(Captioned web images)
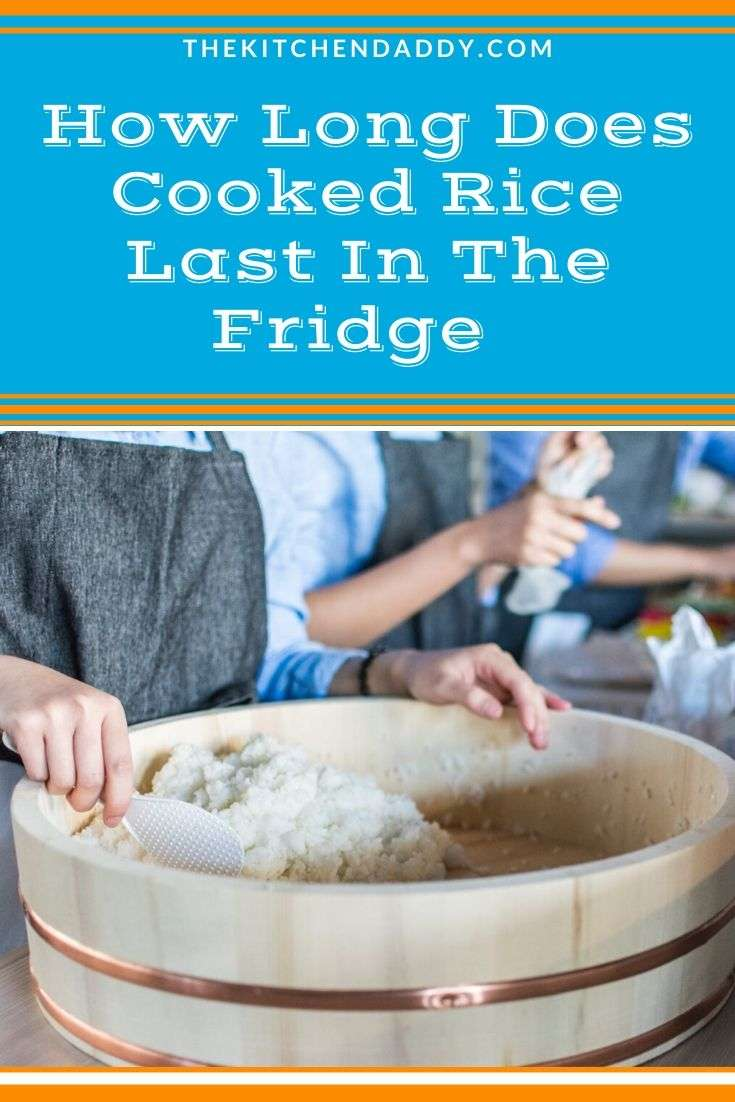 How Long Does Cooked Rice Last In The Fridge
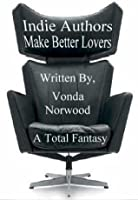 Indie Authors Make Better Lovers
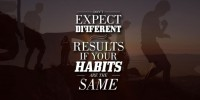 Don't expect different results if your habits are the same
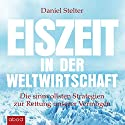 Eiszeit in der Weltwirtschaft: Die sinnvollsten Strategien zur Rettung unserer Vermögen Audiobook by Daniel Stelter Narrated by Markus Böker
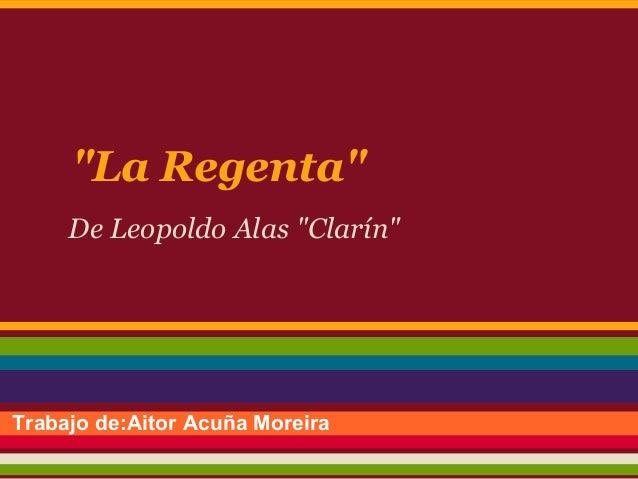 """""""La Regenta""""     De Leopoldo Alas """"Clarín""""Trabajo de:Aitor Acuña Moreira"""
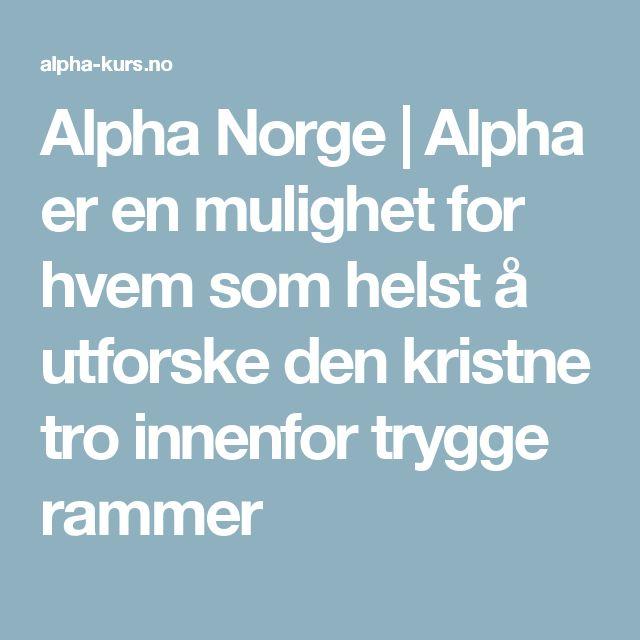Alpha Norge | Alpha er en mulighet for hvem som helst å utforske den kristne tro innenfor trygge rammer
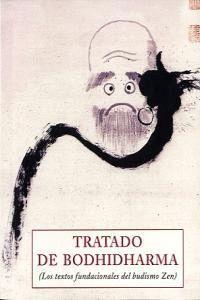TRATADO DE BODHIDHARMA TEXTOS FUNDACIONALES DEL BUDISMO ZEN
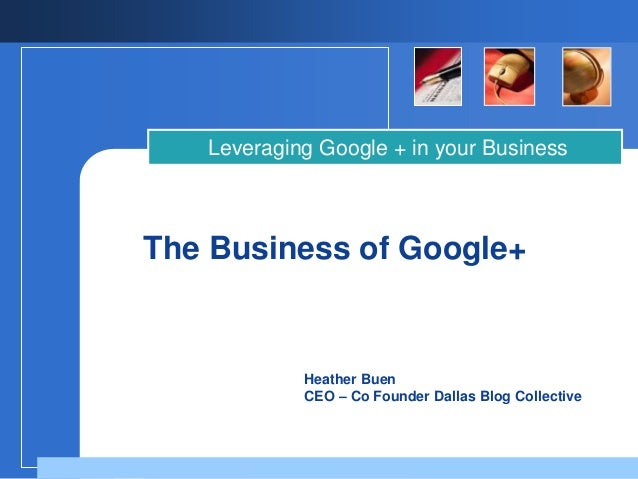 Heather BuenCEO – Co Founder Dallas Blog CollectiveThe Business of Google+Leveraging Google + in your Business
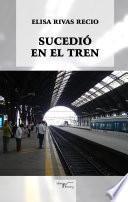 Libro de Sucedió En El Tren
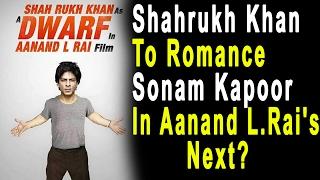 A 'Dwarf' Shahrukh Khan To Romance Sonam Kapoor In Aanand L.Rai's Next?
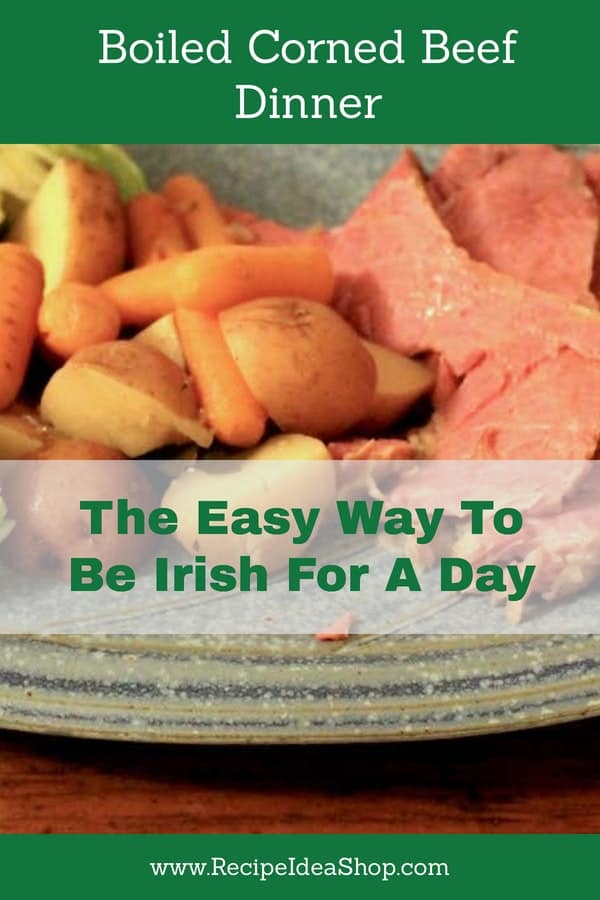Boiled Corned Beef and Cabbage Dinner. Quickest way to be Irish for a day. #boiledcornedbeefandcabbagedinner; #cornedbeef; #cornedbeefandcabbage; #Irishrecipes; #recipes; #recipeideashop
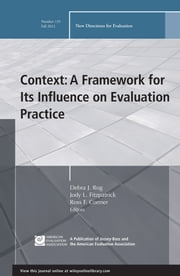 Context: A Framework for Its Influence on Evaluation Practice - New Directions for Evaluation, Number 135 ebook by Debra J. Rog,Jody L. Fitzpatrick,Ross F.  Conner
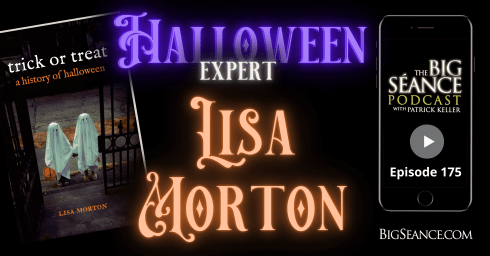 Halloween Expert Lisa Morton on the Big Seance Podcast: My Paranormal World #175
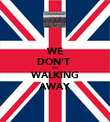 WE DON'T  DO WALKING AWAY - Personalised Poster large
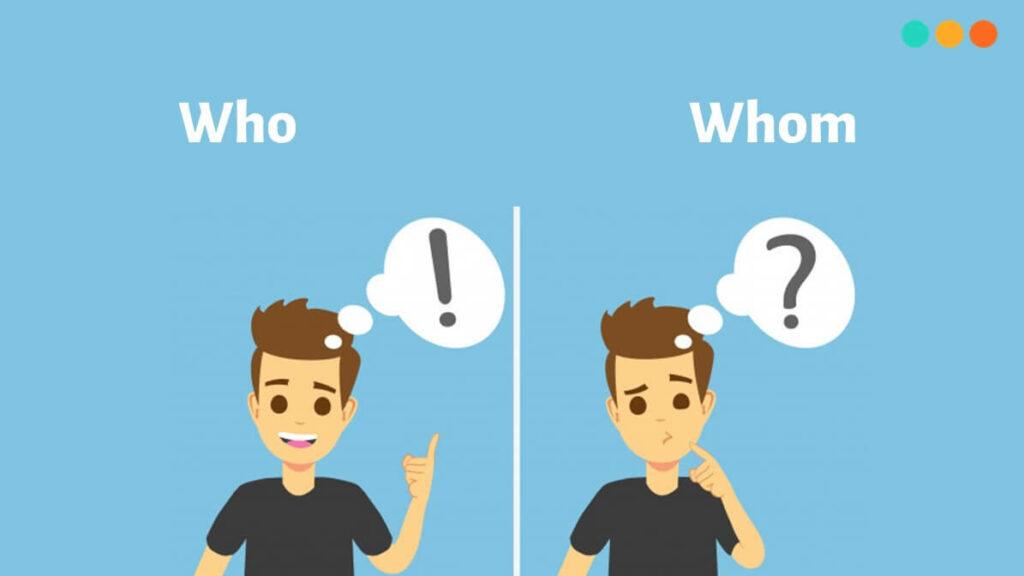 Phân biệt cách dùng Who và Whom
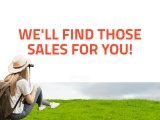 WE'LL FIND THOSE SALES FOR YOU!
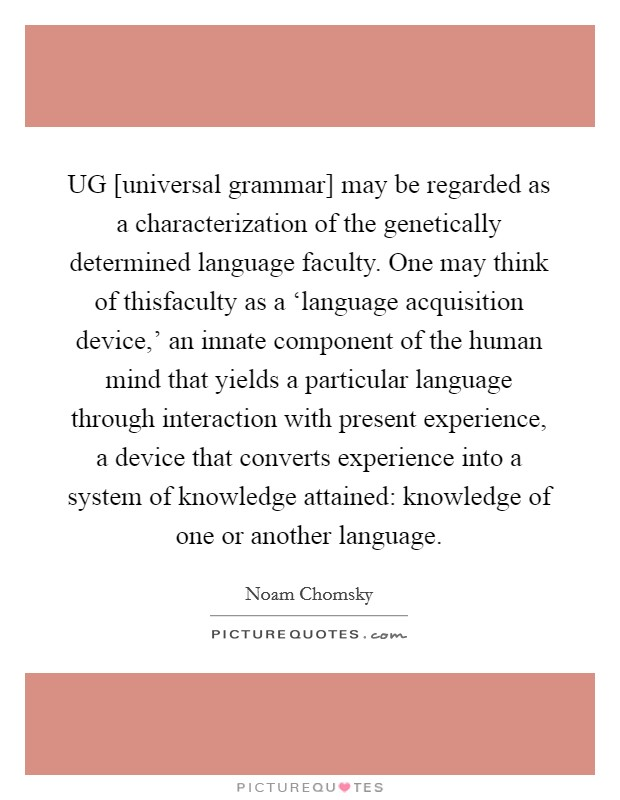 UG [universal grammar] may be regarded as a characterization of the genetically determined language faculty. One may think of thisfaculty as a 'language acquisition device,' an innate component of the human mind that yields a particular language through interaction with present experience, a device that converts experience into a system of knowledge attained: knowledge of one or another language Picture Quote #1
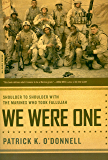 We Were One: Shoulder to Shoulder with the Marines Who Took Fallujah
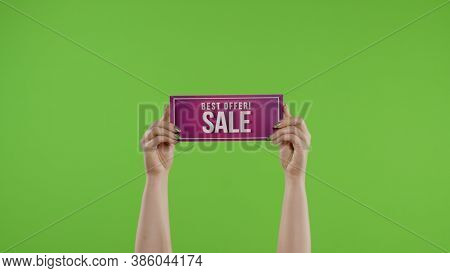 Best Offer Sale Advertisement Inscription On Paper Sheet In Womans Hands On Green Screen. Holiday Di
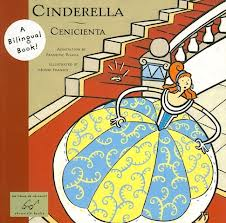Cinderella/Cenicienta: A Bilingual Book!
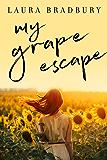 My Grape Escape: (The Grape Series Book 4)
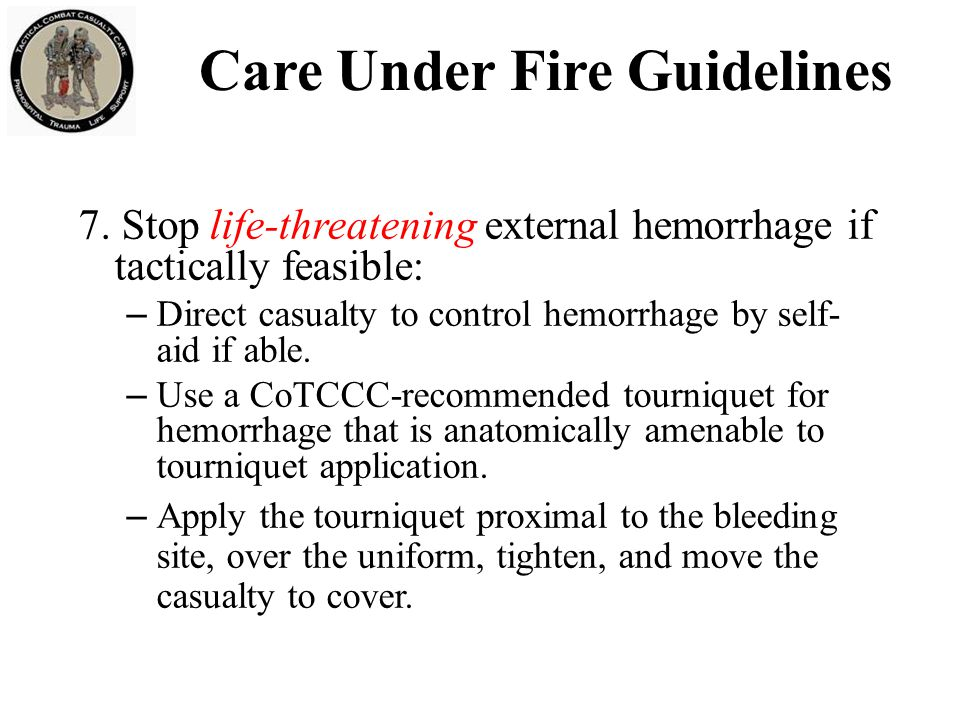 Care Under Fire Guidelines 7. Stop life-threatening external hemorrhage if tactically feasible: – Direct casualty to control hemorrhage by self- aid i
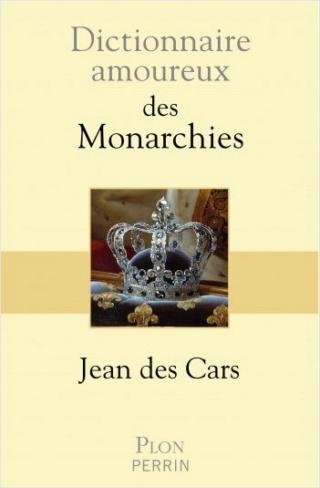 Dictionnaire amoureux des monarchies - Jean des Cars Dictio10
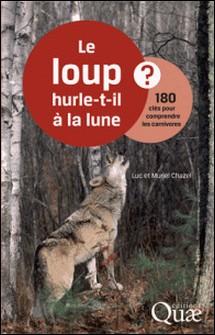 Le loup hurle-t-il à la lune ? - 180 clés pour comprendre les carnivores-Luc Chazel , Muriel Chazel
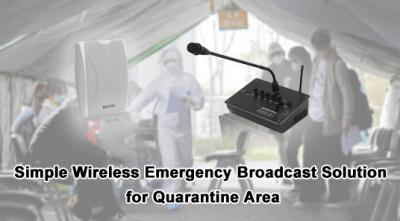 Simple Wireless Emergency Broadcast Solution for Quarantine Area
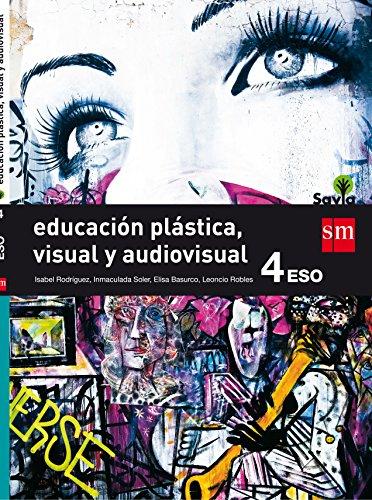 Educación plástica, visual y audiovisual 4 eso savia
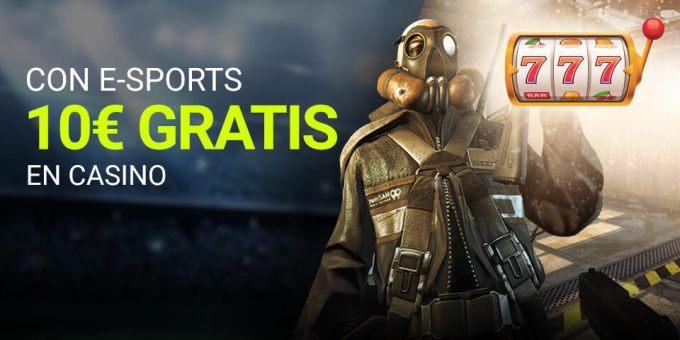 Con E-sports 10€ gratis para casino Luckia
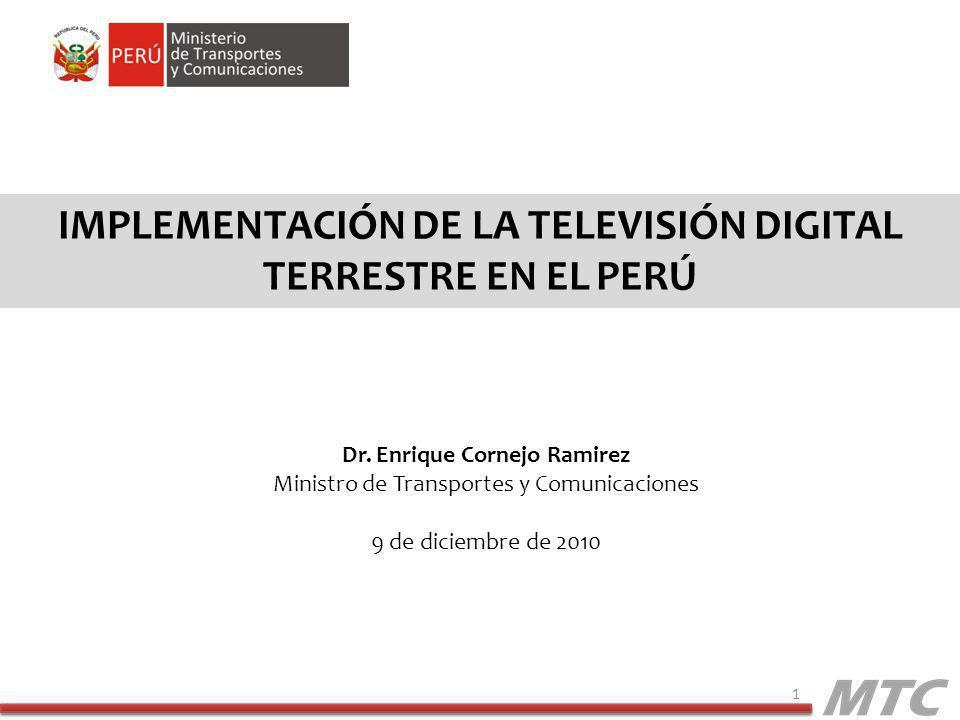 IMPLEMENTACIÓN DE LA TELEVISIÓN DIGITAL TERRESTRE EN EL PERÚ 1 Dr. Enrique Cornejo Ramirez Ministro de Transportes y Comunicaciones 9 de diciembre de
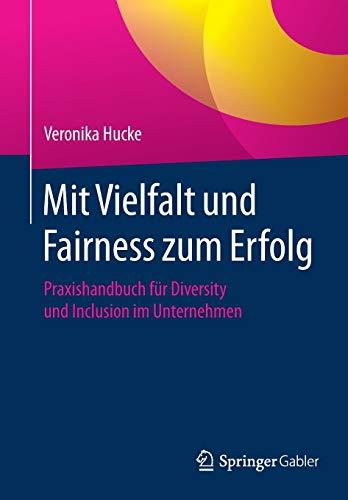 Mit Vielfalt und Fairness zum Erfolg: Praxishandbuch für Diversity und Inclusion im Unternehmen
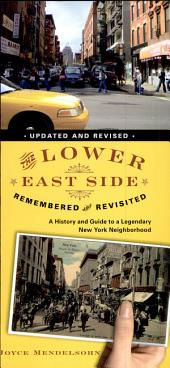 The Lower East Side Remembered and Revisited: History and Guide to a Legendary New York Neighborhood (updated and revised)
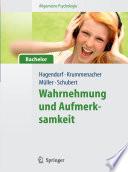 Allgemeine Psychologie f  r Bachelor  Wahrnehmung und Aufmerksamkeit   Lehrbuch mit Online Materialien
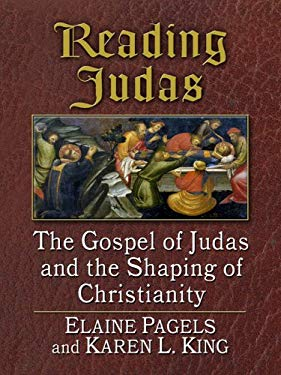 Reading Judas: The Gospel of Judas and the Shaping of Christianity 9781597227179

**What this task involves**. Could you output the full set of entries exactly, skipping every picture?

**The answer**.
 How Long Does Cooked Rice Last In The Fridge
 Indie Authors Make Better Lovers
 Don't expect different results if your habits are the same
 Eiszeit in der Weltwirtschaft: Die sinnvollsten Strategien zur Rettung unserer Vermögen Audiobook by Daniel Stelter Narrated by Markus Böker
 """""""La Regenta""""     De Leopoldo Alas """"Clarín""""Trabajo de:Aitor Acuña Moreira"""
Alpha Norge | Alpha er en mulighet for hvem som helst å utforske den kristne tro innenfor trygge rammer
TRATADO DE BODHIDHARMA TEXTOS FUNDACIONALES DEL BUDISMO ZEN
 Heather BuenCEO – Co Founder Dallas Blog CollectiveThe Business of Google+Leveraging Google + in your Business
 Libro de Sucedió En El Tren
 A 'Dwarf' Shahrukh Khan To Romance Sonam Kapoor In Aanand L.Rai's Next?
Boiled Corned Beef and Cabbage Dinner. Quickest way to be Irish for a day. #boiledcornedbeefandcabbagedinner; #cornedbeef; #cornedbeefandcabbage; #Irishrecipes; #recipes; #recipeideashop
 Context: A Framework for Its Influence on Evaluation Practice - New Directions for Evaluation, Number 135 ebook by Debra J. Rog,Jody L. Fitzpatrick,Ross F.  Conner
 Halloween Expert Lisa Morton on the Big Seance Podcast: My Paranormal World #175
 WE DON'T  DO WALKING AWAY - Personalised Poster large
 Phân biệt cách dùng Who và Whom
 WE'LL FIND THOSE SALES FOR YOU!
 UG [universal grammar] may be regarded as a characterization of the genetically determined language faculty. One may think of thisfaculty as a 'language acquisition device,' an innate component of the human mind that yields a particular language through interaction with present experience, a device that converts experience into a system of knowledge attained: knowledge of one or another language Picture Quote #1
 We Were One: Shoulder to Shoulder with the Marines Who Took Fallujah
 Best Offer Sale Advertisement Inscription On Paper Sheet In Womans Hands On Green Screen. Holiday Di
Cinderella/Cenicienta: A Bilingual Book!
 My Grape Escape: (The Grape Series Book 4)
 Care Under Fire Guidelines 7. Stop life-threatening external hemorrhage if tactically feasible: – Direct casualty to control hemorrhage by self- aid i
 Dictionnaire amoureux des monarchies - Jean des Cars Dictio10
 Le loup hurle-t-il à la lune ? - 180 clés pour comprendre les carnivores-Luc Chazel , Muriel Chazel
 Simple Wireless Emergency Broadcast Solution for Quarantine Area
 Educación plástica, visual y audiovisual 4 eso savia
 Con E-sports 10€ gratis para casino Luckia
 IMPLEMENTACIÓN DE LA TELEVISIÓN DIGITAL TERRESTRE EN EL PERÚ 1 Dr. Enrique Cornejo Ramirez Ministro de Transportes y Comunicaciones 9 de diciembre de
 Mit Vielfalt und Fairness zum Erfolg: Praxishandbuch für Diversity und Inclusion im Unternehmen
 The Lower East Side Remembered and Revisited: History and Guide to a Legendary New York Neighborhood (updated and revised)
 Allgemeine Psychologie f  r Bachelor  Wahrnehmung und Aufmerksamkeit   Lehrbuch mit Online Materialien
 Reading Judas: The Gospel of Judas and the Shaping of Christianity 9781597227179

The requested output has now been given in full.